Army Drone ChatGPT

US Army Drafts ChatGPT to Write Articles

The United States Department of Defense has enlisted ChatGPT to write a press release about a new task force working on new ways to counter the threat of Unmanned Aerial Systems. Essentially the U.S. Army has employed OpenAI’s generative AI to write about new techniques, some rooted in AI, to combat flying drones that may also have an AI pilot.

Military Correspondent ChatGPT

The Pentagon published ChatGPT’s writing on the Defense Visual Information Distribution Service (DVIDS). The article covers the debut of Task Force 39, a kind of research and experimentation group working on counter-drone and other defense innovations through technology and partnerships with people and businesses involved near Army operations. The piece doesn’t mention DoD experiments with AI like autonomous aircraft, voice assistants, and self-driving tanks, but a ChatGPT-written article does speak to the military’s interest and investment in developing AI capabilities. That now includes ChatGPT. The Army prefaces the article by briefly announcing ChatGPT’s involvement and the reasoning behind using it to write a press release.

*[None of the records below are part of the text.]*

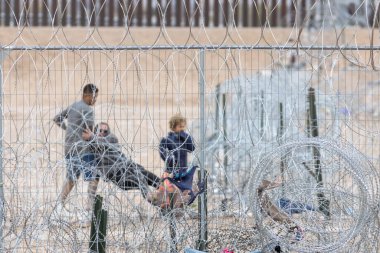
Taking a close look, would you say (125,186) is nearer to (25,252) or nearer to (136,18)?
(25,252)

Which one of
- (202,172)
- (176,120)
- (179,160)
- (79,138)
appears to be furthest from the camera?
(79,138)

“The article that follows was generated by OpenAI’s ChatGPT. No endorsement is intended,” the article explains. “The use of AI to generate this story emphasizes U.S. Army Central’s commitment to using emerging technologies and innovation in a challenging and ever-changing operational environment.”

The article doesn’t say if the explanation was also composed by ChatGPT, nor is there any mention of humans editing the AI-generated draft. There are no obvious flaws or errors in the piece, which might mean there was a little light proofreading or a very well-written prompt. Any stilted language and organization could be attributed to being a military press release as easily as AI idiosyncrasy. It does at least seem to have dodged the avalanche of errors and plagiarism that CNET had to respond to in a long correction to its AI-generated articles.